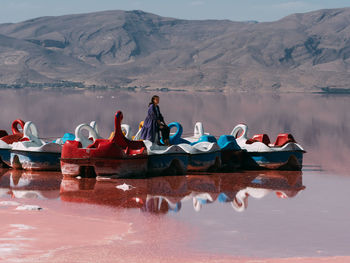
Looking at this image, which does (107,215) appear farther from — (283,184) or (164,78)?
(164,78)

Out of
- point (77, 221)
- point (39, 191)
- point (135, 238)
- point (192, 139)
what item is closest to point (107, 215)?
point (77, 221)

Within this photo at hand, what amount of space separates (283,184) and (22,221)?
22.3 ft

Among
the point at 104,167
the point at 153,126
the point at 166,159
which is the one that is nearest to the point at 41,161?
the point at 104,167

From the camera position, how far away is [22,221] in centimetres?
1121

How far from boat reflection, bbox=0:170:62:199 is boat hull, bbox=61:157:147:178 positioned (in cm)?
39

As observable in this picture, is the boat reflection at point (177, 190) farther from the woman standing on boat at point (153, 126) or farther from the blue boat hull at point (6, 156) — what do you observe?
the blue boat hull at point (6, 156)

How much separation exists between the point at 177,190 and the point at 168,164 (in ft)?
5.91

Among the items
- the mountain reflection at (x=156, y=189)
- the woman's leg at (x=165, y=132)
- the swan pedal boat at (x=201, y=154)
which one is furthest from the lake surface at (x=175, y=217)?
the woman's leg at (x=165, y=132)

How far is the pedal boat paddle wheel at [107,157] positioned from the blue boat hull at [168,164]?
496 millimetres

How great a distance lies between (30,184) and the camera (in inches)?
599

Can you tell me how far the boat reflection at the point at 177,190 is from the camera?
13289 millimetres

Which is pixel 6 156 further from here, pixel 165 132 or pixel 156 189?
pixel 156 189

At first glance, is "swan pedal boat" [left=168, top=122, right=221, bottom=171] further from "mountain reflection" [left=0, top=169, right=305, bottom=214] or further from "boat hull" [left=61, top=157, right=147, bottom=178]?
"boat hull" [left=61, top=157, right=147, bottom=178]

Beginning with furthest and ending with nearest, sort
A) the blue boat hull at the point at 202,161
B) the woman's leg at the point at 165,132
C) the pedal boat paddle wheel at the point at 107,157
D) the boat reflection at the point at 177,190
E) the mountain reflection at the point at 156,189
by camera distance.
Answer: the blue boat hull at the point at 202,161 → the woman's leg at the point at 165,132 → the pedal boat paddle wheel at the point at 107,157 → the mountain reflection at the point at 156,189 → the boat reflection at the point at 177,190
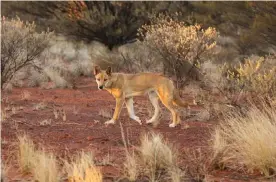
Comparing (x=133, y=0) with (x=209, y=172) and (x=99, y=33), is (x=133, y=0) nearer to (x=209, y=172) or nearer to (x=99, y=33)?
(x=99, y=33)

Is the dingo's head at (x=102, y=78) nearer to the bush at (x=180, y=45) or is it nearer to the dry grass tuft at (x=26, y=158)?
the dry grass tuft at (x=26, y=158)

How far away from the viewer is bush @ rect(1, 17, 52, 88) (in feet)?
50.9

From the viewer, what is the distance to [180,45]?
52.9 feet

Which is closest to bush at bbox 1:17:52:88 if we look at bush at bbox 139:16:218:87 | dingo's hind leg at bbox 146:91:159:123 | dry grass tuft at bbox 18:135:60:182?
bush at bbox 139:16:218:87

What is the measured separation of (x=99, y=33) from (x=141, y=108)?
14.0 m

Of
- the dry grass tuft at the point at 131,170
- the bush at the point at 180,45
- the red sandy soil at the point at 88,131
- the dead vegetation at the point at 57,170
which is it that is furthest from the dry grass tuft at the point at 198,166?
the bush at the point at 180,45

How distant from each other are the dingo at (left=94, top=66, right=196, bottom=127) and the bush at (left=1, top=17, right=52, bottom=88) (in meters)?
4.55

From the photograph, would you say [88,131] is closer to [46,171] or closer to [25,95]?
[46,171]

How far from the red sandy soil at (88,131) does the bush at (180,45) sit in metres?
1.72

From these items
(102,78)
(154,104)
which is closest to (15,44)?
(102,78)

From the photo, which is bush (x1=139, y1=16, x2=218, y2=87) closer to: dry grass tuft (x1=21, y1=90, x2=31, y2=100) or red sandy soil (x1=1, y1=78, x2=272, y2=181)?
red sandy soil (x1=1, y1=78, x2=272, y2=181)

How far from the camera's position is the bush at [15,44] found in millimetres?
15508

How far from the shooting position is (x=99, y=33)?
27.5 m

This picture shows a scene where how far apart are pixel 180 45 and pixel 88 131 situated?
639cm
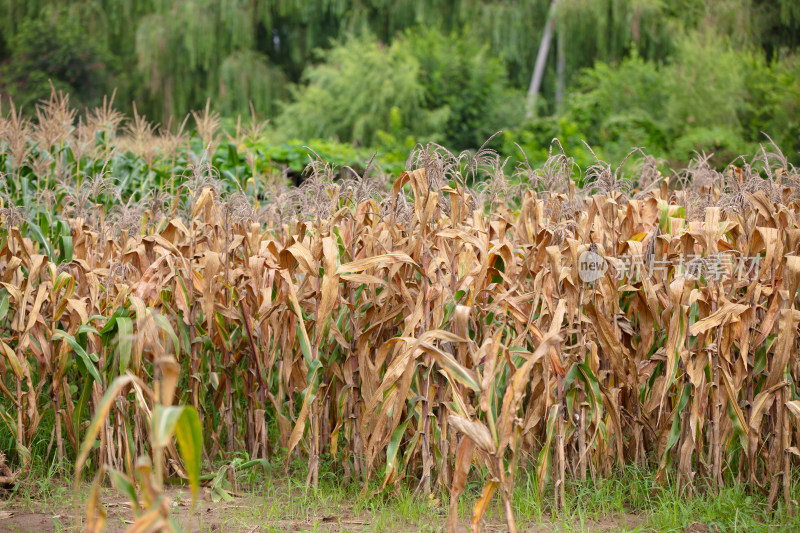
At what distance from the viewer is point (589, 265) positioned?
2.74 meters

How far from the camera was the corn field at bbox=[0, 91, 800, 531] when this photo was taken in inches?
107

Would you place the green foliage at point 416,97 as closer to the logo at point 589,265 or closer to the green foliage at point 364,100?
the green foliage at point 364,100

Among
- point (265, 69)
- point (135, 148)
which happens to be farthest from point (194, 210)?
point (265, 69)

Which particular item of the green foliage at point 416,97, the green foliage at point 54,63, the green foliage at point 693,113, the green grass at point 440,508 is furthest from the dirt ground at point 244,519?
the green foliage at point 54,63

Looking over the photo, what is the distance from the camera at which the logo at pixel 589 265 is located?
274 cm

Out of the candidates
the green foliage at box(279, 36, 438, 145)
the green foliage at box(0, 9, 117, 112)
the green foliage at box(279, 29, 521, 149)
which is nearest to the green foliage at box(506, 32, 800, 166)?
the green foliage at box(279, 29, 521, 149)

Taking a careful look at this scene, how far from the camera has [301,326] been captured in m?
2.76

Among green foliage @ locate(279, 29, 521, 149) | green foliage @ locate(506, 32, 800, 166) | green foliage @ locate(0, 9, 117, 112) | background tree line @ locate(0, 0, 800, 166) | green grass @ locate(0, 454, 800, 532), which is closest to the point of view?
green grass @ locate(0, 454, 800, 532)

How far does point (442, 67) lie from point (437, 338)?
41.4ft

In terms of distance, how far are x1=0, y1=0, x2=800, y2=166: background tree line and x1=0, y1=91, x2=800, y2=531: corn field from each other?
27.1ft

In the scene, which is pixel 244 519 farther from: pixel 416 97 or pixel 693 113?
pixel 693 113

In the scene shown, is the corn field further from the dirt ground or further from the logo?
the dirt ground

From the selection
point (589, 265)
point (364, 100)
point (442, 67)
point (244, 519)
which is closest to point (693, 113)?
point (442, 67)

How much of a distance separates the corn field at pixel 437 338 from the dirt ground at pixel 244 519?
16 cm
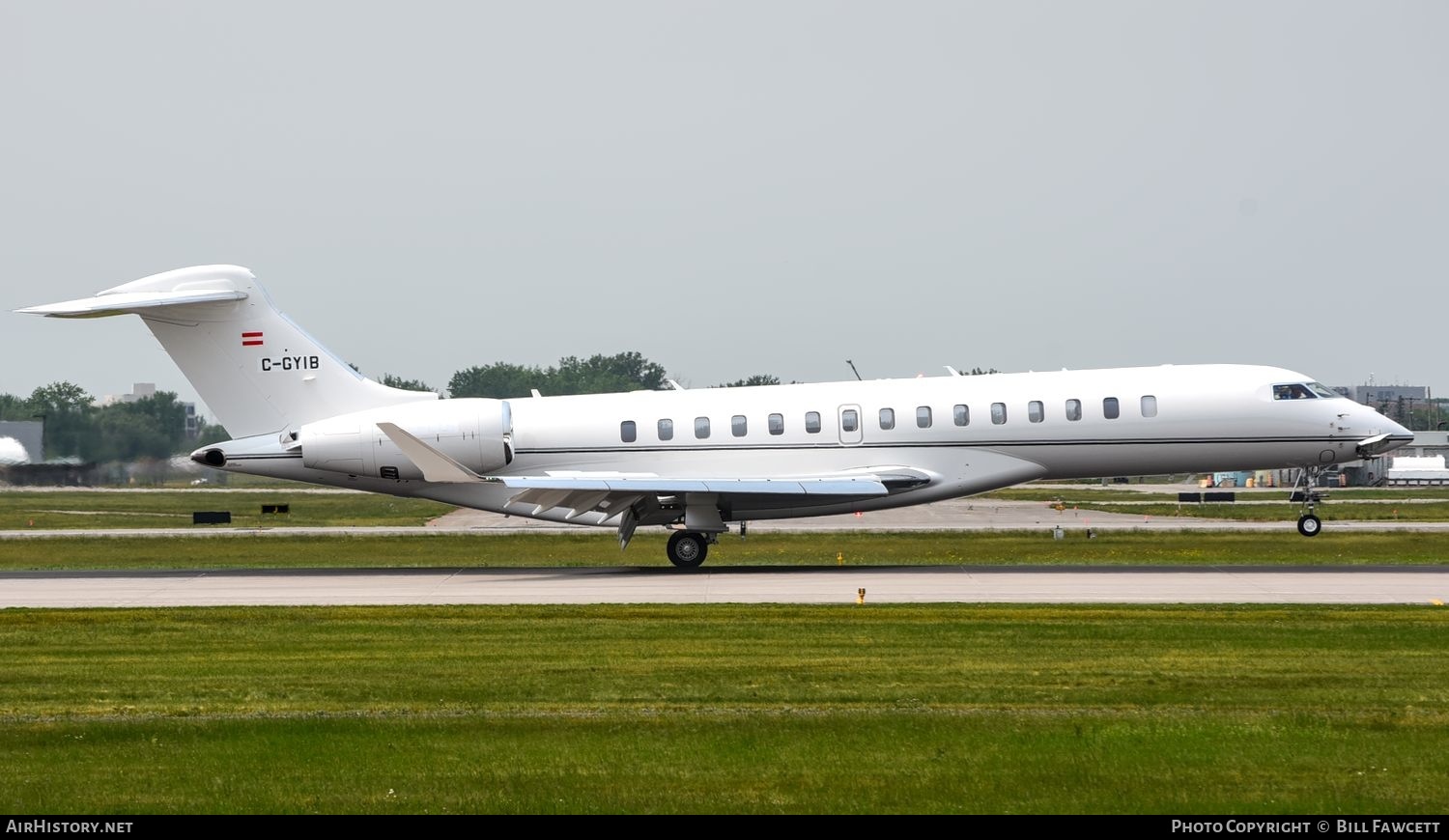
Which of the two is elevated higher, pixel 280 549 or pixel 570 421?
════
- _REQUIREMENT_: Reproduce all the records, swapping each "swan pedal boat" for "swan-shaped pedal boat" and keeping everything else unchanged, but leave the pictures out.

- _OUTPUT_:
Looking at this image, which does (107,215) appear farther from — (283,184) or (164,78)?
(164,78)

Out of
- point (77, 221)
- point (39, 191)
- point (135, 238)
- point (192, 139)
what item is closest to point (107, 215)?
point (77, 221)

Within this photo at hand, what amount of space separates (283,184) and (22,221)?
22.3 ft

Among
the point at 104,167
the point at 153,126
the point at 166,159
which is the one that is nearest to the point at 41,161?
the point at 104,167

From the camera position, how far away is [22,221] in centimetres?
1121

How far from boat reflection, bbox=0:170:62:199 is boat hull, bbox=61:157:147:178 positioned (in cm)?
39

As observable in this picture, is the boat reflection at point (177, 190) farther from the woman standing on boat at point (153, 126) or farther from the blue boat hull at point (6, 156) — what do you observe?
the blue boat hull at point (6, 156)

How much separation exists between the point at 177,190 and the point at 168,164 (in ft)?
5.91

Among the items
- the mountain reflection at (x=156, y=189)
- the woman's leg at (x=165, y=132)
- the swan-shaped pedal boat at (x=201, y=154)
which one is furthest from the lake surface at (x=175, y=217)?
the woman's leg at (x=165, y=132)

How far is the pedal boat paddle wheel at [107,157] positioned from the blue boat hull at [168,164]?
496 millimetres

How great a distance lies between (30,184) and the camera (in inches)?
599

Can you tell me how far the boat reflection at the point at 177,190 is from the camera?
13289 millimetres

Which is pixel 6 156 further from here, pixel 165 132 or pixel 156 189?
pixel 156 189

At first glance, is "swan-shaped pedal boat" [left=168, top=122, right=221, bottom=171] further from "mountain reflection" [left=0, top=169, right=305, bottom=214] or further from "boat hull" [left=61, top=157, right=147, bottom=178]?
"boat hull" [left=61, top=157, right=147, bottom=178]

Beginning with furthest and ending with nearest, sort
A) the blue boat hull at the point at 202,161
B) the woman's leg at the point at 165,132
C) the pedal boat paddle wheel at the point at 107,157
D) the boat reflection at the point at 177,190
E) the mountain reflection at the point at 156,189
by camera distance.
Answer: the blue boat hull at the point at 202,161 → the woman's leg at the point at 165,132 → the pedal boat paddle wheel at the point at 107,157 → the mountain reflection at the point at 156,189 → the boat reflection at the point at 177,190
Comparing (x=133, y=0) with (x=209, y=172) and (x=99, y=33), is (x=133, y=0) nearer to (x=209, y=172) or nearer to (x=99, y=33)?
(x=99, y=33)

Is the dingo's head at (x=102, y=78) nearer to the bush at (x=180, y=45) or is it nearer to the dry grass tuft at (x=26, y=158)?
the dry grass tuft at (x=26, y=158)

How far away from the viewer is bush @ rect(1, 17, 52, 88) (in feet)?
50.9

From the viewer, what is the distance to [180,45]?
52.9 feet

Which is closest to bush at bbox 1:17:52:88 if we look at bush at bbox 139:16:218:87 | dingo's hind leg at bbox 146:91:159:123 | dry grass tuft at bbox 18:135:60:182?
bush at bbox 139:16:218:87

What is the measured separation of (x=99, y=33) from (x=141, y=108)?
14.0 m

Of
- the dry grass tuft at the point at 131,170
- the bush at the point at 180,45
- the red sandy soil at the point at 88,131
- the dead vegetation at the point at 57,170
which is it that is furthest from the dry grass tuft at the point at 198,166?
the bush at the point at 180,45

How distant from each other are the dingo at (left=94, top=66, right=196, bottom=127) and the bush at (left=1, top=17, right=52, bottom=88) (in meters)?
4.55

From the photograph, would you say [88,131] is closer to [46,171] or closer to [25,95]?
[46,171]

How far from the red sandy soil at (88,131) does the bush at (180,45) sit in metres?
1.72

From these items
(102,78)
(154,104)
which is closest to (15,44)?
(102,78)

From the photo, which is bush (x1=139, y1=16, x2=218, y2=87) closer to: dry grass tuft (x1=21, y1=90, x2=31, y2=100) or red sandy soil (x1=1, y1=78, x2=272, y2=181)?
red sandy soil (x1=1, y1=78, x2=272, y2=181)

How far from the camera's position is the bush at [15,44] found in millimetres?
15508

How far from the shooting position is (x=99, y=33)?
27.5 m

This picture shows a scene where how far apart are pixel 180 45 and pixel 88 131 situated?
639cm
At what distance from the viewer is point (589, 265) positioned?
2.74 meters

How far from the camera was the corn field at bbox=[0, 91, 800, 531] when this photo was taken in inches?
107

Would you place the green foliage at point 416,97 as closer to the logo at point 589,265 or closer to the green foliage at point 364,100?
the green foliage at point 364,100

Among
- point (265, 69)
- point (135, 148)
which happens to be farthest from point (194, 210)?
point (265, 69)

Which particular item of the green foliage at point 416,97, the green foliage at point 54,63, the green foliage at point 693,113, the green grass at point 440,508 is furthest from the dirt ground at point 244,519?
the green foliage at point 54,63

Looking over the photo, what is the distance from the camera at which the logo at pixel 589 265 is located?
274 cm

Out of the candidates
the green foliage at box(279, 36, 438, 145)
the green foliage at box(0, 9, 117, 112)
the green foliage at box(279, 29, 521, 149)
which is nearest to the green foliage at box(506, 32, 800, 166)?
the green foliage at box(279, 29, 521, 149)

Taking a careful look at this scene, how far from the camera has [301,326] been captured in m?
2.76

Among green foliage @ locate(279, 29, 521, 149) | green foliage @ locate(506, 32, 800, 166) | green foliage @ locate(0, 9, 117, 112) | background tree line @ locate(0, 0, 800, 166) | green grass @ locate(0, 454, 800, 532), which is closest to the point of view?
green grass @ locate(0, 454, 800, 532)

How far does point (442, 67) lie from point (437, 338)?
41.4ft

In terms of distance, how far are x1=0, y1=0, x2=800, y2=166: background tree line and x1=0, y1=91, x2=800, y2=531: corn field from each other?
27.1ft

In the scene, which is pixel 244 519 farther from: pixel 416 97 or pixel 693 113?
pixel 693 113

In the scene shown, is the corn field further from the dirt ground or further from the logo?
the dirt ground

From the selection
point (589, 265)
point (364, 100)
point (442, 67)
point (244, 519)
which is closest to point (693, 113)?
point (442, 67)

How much of a distance separates the corn field at pixel 437 338 from the dirt ground at pixel 244 519?
16 cm
Which of the two is elevated higher, pixel 280 549 or pixel 570 421?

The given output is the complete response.